### List of tasks
**a)** In the journal post below, on what date and at what time did the commenter seidhr post a comment?
**b)** Name every U.S. state that appears in the journal post below.

### Text to read
Her phone died. I tried calling back every hour on the hour for the next six.

Driving. Driving. Snow covered roads. Blizzard snow fall. 4 to 6 inches of snow on the road. Fog so thick that even with my new cars fog lights I could see only 1 car length. I refused to stop. I had to keep moving. Just keep moving. Utah had become Idaho, Idaho had become Oregon. The snow kept falling and the fog kept me in a blanket of darkness. I kept the music loud in hopes it would drown my thoughts. But over half of my music was tied to memories of her. Damn lovers. How they get into our music, our minds, our souls.

On New Years Eve, Vika took the pills her mother had paid for. The one single act of mercy, pity, or maybe even love her mother will ever do for her.

As I sat in silence upon the couch in Seattle, watching the minutes slowly pass as if I were in a vacuum, my phone rang. It was my mother. Being in a snarky mood, I answered, "You have reached Colten brothers mortuary. You stab 'em, we slab 'em. How can I help you?" To which my mother began to sob, "My mother's dead! My mother is dead!"...

R.I.P. My cherished Vika.
R.I.P. Beloved grandma.

Tags: , , , ,
Current Location: United States, Washington, Seattle
Disposition: indifferent indifferent
Auricular confession: The end - The Doors

7 scrawls || Scrawl on Parchment
Comments
seidhr From: seidhr Date: January 5th, 2011 03:05 am (UTC) (Link)
Oh, shit. I'm sorry, sweetie.
nandesu From: nandesu Date: January 5th, 2011 07:35 am (UTC) (Link)

### Given information
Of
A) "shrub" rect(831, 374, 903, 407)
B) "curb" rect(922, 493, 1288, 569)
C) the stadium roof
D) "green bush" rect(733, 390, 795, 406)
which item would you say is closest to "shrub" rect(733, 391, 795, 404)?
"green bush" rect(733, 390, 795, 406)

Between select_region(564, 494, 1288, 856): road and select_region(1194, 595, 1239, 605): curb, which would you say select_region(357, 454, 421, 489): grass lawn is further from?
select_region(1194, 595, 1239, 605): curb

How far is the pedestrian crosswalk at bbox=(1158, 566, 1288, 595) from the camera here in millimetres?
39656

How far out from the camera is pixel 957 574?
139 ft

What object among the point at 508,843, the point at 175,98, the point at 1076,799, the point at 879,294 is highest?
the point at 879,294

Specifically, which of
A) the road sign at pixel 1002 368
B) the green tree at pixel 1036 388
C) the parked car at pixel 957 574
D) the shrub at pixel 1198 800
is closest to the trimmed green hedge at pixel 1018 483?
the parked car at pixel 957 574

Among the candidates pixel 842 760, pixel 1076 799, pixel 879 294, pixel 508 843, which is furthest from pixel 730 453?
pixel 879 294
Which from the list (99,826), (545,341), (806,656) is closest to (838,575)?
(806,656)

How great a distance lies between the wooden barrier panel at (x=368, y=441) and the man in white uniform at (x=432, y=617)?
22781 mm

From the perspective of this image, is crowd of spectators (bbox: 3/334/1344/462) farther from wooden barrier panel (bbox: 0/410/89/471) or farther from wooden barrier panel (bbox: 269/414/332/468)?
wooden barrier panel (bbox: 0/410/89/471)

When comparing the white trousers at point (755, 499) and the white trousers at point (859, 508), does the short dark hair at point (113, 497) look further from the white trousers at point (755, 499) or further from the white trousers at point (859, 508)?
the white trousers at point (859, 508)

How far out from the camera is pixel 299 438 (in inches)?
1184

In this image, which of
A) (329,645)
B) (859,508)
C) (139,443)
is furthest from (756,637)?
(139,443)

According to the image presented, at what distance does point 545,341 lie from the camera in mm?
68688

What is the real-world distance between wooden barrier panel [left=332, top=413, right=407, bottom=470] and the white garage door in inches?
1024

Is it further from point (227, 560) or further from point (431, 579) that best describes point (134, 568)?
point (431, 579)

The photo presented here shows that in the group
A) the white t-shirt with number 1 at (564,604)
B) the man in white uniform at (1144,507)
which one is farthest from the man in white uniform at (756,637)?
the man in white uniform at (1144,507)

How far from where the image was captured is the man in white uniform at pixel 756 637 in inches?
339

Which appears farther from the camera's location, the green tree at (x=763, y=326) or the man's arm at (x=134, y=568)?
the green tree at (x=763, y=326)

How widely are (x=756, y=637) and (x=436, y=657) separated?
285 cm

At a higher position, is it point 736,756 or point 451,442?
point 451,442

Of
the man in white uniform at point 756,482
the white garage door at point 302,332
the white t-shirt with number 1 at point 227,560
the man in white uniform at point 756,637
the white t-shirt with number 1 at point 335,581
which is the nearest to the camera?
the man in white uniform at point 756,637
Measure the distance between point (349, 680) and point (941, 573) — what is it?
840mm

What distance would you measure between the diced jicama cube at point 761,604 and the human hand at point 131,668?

### Full solutions
**a)** January 5th, 2011, at 03:05 am (UTC).

**b)** Utah, Idaho, Oregon, Washington